Passage provided –
[Bloat] Some updates on hacking on AQMS

Dave Taht dave.taht at gmail.com
Thu Jun 9 10:01:26 EDT 2011

I'm going to make some notes against my original posting 'Some notes
on hacking on AQM's' here, because in less than a day, much progress
been made.

On Wed, Jun 8, 2011 at 6:12 AM, Dave Taht <dave.taht at gmail.com> wrote:
> So in addition to hacking on the switch, I've been poking into the behavior of multiple AQM systems in the kernel


> Some notes:
> There are as many philosophies to AQM as there are shapers and classifiers.
> None of the Linux shaper scripts in the field handle ipv6 traffic.

I've got some fixes for this in the 3 (soon to be 4) shapers I'm playing with.

According to the netfilter guys, DDR scheduling + HFSC is the new
'hotness', and I was supplied a script that uses it... (which I think
was noted in the previous thread, if it was private email, I'll

I have not (as yet) patched DDR support into the openwrt testbed.

> HTB is the most commonly used qdisc, handles it's bandwidth limits by packet
> drop
> and doesn't do ECN. It's usually used in conjunction with other qdiscs, too.
> An explanation of how diffserv (dsmark) and GRED are supposed to play ball
> together
> (starting here: http://www.opalsoft.net/qos/DS-27.htm) is so amazingly not
> opaque.
> SFB remains promising, but until I get a ported tc for it,
> I can't play with it much.

Next week iproute2-2.6.39 may be released, and I'll slam it into
openwrt, assuming it can be made to work with

> SFQ is the second most commonly used qdisc, but doesn't balance in ways ESFQ
> could.

Task item – Can you print the AQM post from "According to the" up to and including "other qdiscs, too."? The data that comes next is separate from the AQM post.

Dataset section –

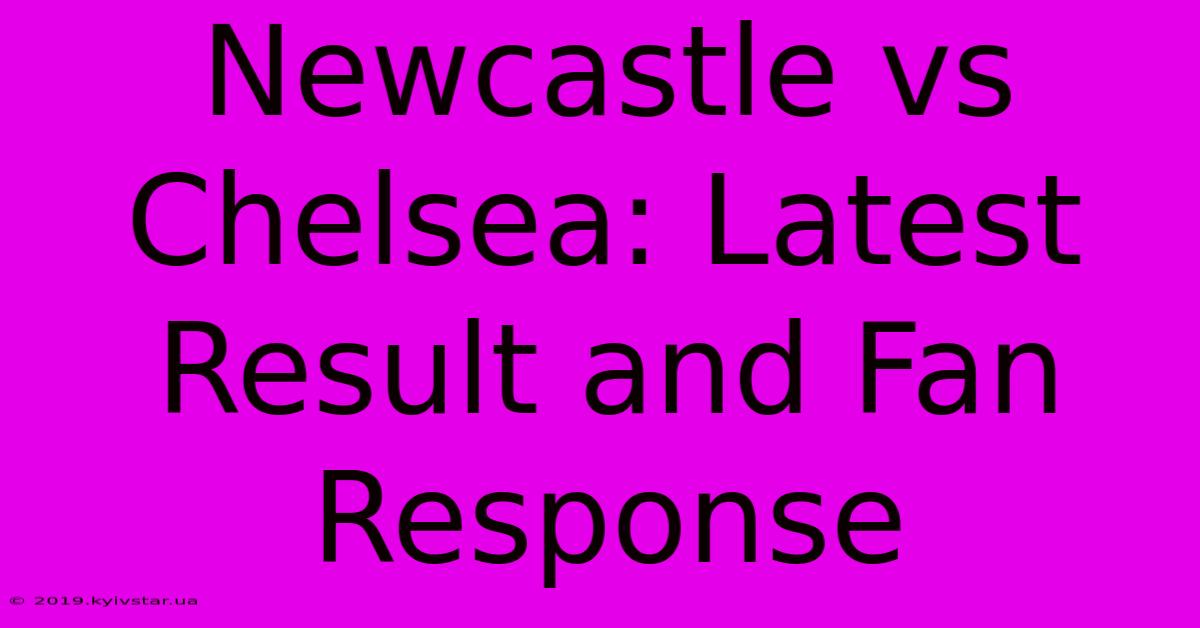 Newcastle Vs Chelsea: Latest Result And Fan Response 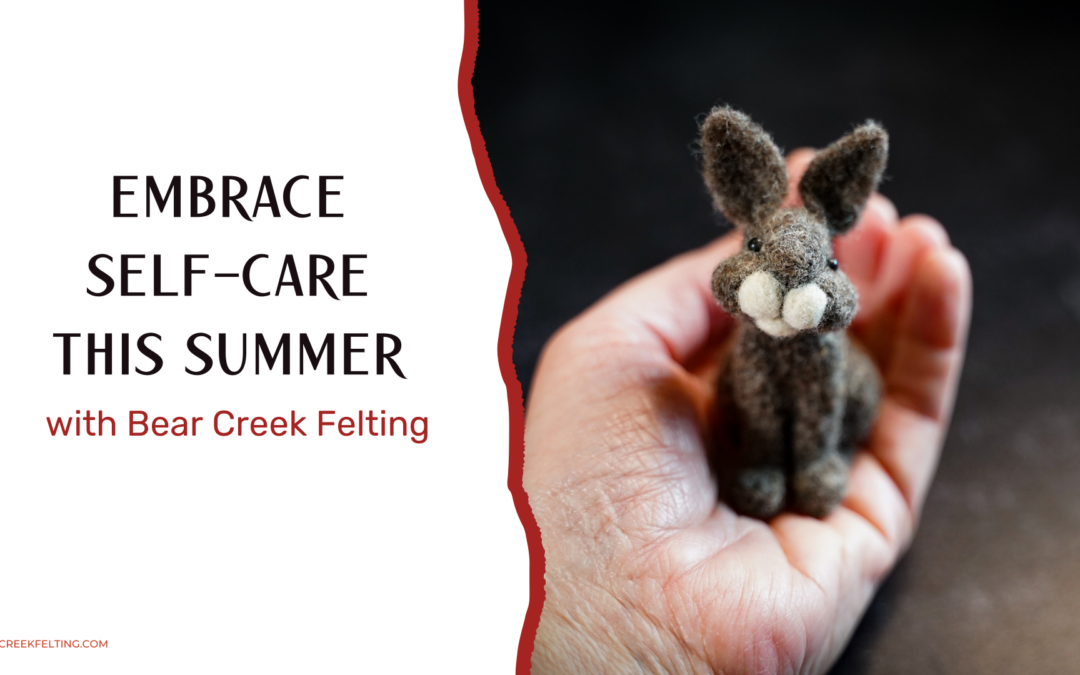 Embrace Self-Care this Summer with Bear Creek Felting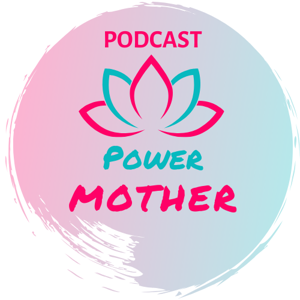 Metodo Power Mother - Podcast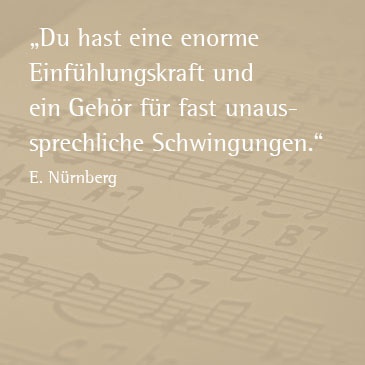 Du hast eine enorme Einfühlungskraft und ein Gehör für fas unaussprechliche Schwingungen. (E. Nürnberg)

Written solution –
According to the netfilter guys, DDR scheduling + HFSC is the new
'hotness', and I was supplied a script that uses it... (which I think
was noted in the previous thread, if it was private email, I'll

I have not (as yet) patched DDR support into the openwrt testbed.

> HTB is the most commonly used qdisc, handles it's bandwidth limits by packet
> drop
> and doesn't do ECN. It's usually used in conjunction with other qdiscs, too.